__Task brief__. Retype the listing that follows, exactly as written.

__The input__.
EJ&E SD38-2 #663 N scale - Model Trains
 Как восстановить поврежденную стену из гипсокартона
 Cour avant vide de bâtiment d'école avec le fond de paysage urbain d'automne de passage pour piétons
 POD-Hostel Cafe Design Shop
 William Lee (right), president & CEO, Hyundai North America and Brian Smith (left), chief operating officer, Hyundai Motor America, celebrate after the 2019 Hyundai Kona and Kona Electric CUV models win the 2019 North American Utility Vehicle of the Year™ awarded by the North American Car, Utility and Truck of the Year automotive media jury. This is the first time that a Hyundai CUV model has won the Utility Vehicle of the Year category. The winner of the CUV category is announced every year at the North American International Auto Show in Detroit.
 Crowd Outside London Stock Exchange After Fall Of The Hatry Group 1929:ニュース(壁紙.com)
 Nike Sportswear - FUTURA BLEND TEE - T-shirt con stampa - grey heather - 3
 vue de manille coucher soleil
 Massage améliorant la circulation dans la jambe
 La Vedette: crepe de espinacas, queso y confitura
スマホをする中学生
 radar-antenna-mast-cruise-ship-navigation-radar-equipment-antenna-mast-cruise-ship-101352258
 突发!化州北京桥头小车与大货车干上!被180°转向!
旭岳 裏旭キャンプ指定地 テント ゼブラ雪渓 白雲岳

__Response to this task__.
EJ&E SD38-2 #663 N scale - Model Trains
 Как восстановить поврежденную стену из гипсокартона
 Cour avant vide de bâtiment d'école avec le fond de paysage urbain d'automne de passage pour piétons
 POD-Hostel Cafe Design Shop
 William Lee (right), president & CEO, Hyundai North America and Brian Smith (left), chief operating officer, Hyundai Motor America, celebrate after the 2019 Hyundai Kona and Kona Electric CUV models win the 2019 North American Utility Vehicle of the Year™ awarded by the North American Car, Utility and Truck of the Year automotive media jury. This is the first time that a Hyundai CUV model has won the Utility Vehicle of the Year category. The winner of the CUV category is announced every year at the North American International Auto Show in Detroit.
 Crowd Outside London Stock Exchange After Fall Of The Hatry Group 1929:ニュース(壁紙.com)
 Nike Sportswear - FUTURA BLEND TEE - T-shirt con stampa - grey heather - 3
 vue de manille coucher soleil
 Massage améliorant la circulation dans la jambe
 La Vedette: crepe de espinacas, queso y confitura
スマホをする中学生
 radar-antenna-mast-cruise-ship-navigation-radar-equipment-antenna-mast-cruise-ship-101352258
 突发!化州北京桥头小车与大货车干上!被180°转向!
旭岳 裏旭キャンプ指定地 テント ゼブラ雪渓 白雲岳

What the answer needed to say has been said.